Extracted material: Begin
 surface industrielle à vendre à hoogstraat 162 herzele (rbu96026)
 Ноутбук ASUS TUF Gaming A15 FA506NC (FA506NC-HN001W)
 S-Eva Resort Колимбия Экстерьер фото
Extracted material: End
Extracted material: Begin
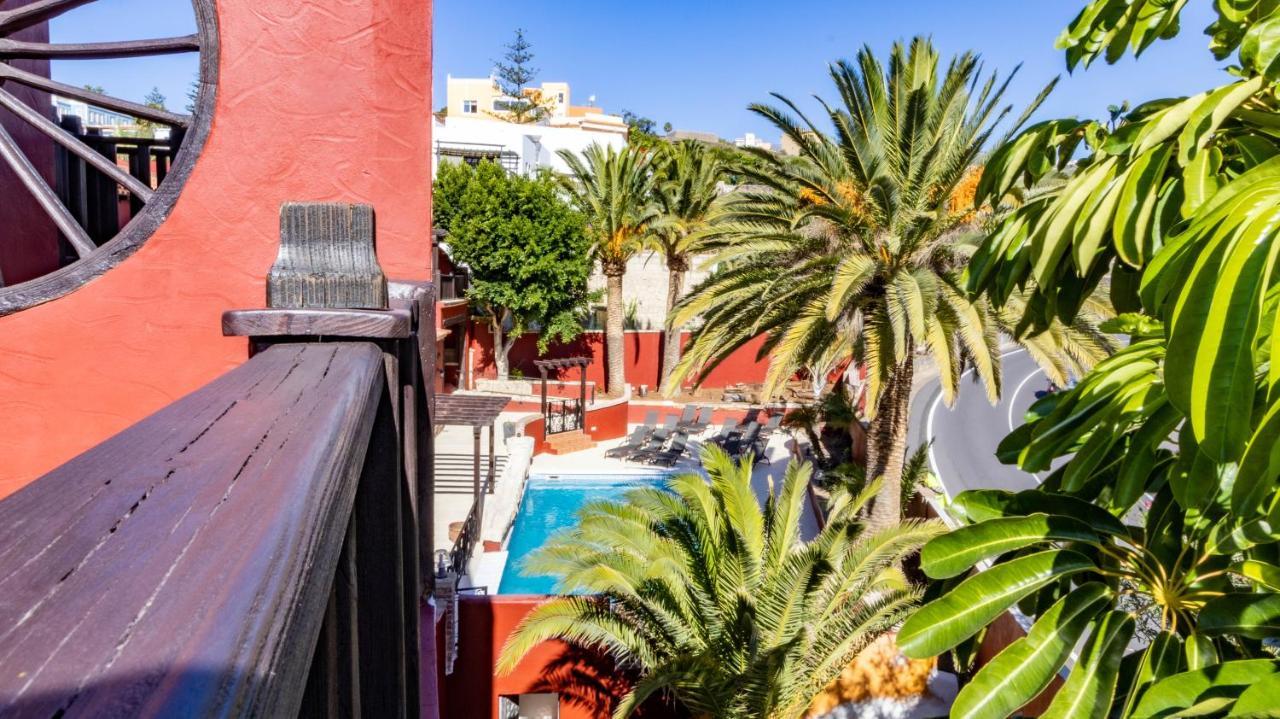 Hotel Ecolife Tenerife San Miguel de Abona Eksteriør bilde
Extracted material: End
Extracted material: Begin
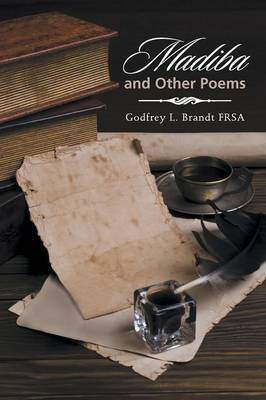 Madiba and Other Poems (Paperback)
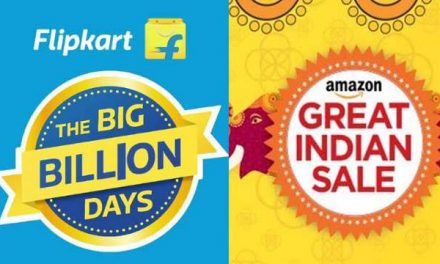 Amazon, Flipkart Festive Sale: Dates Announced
Extracted material: End
**Assigned task**
What is asked for is an exact copy of the lines above from the one containing "Ноутбук ASUS TUF" through the one containing "S-Eva Resort Колимбия Экстерьер фото", and only those.

**Solution to the exercise**
 Ноутбук ASUS TUF Gaming A15 FA506NC (FA506NC-HN001W)
 S-Eva Resort Колимбия Экстерьер фото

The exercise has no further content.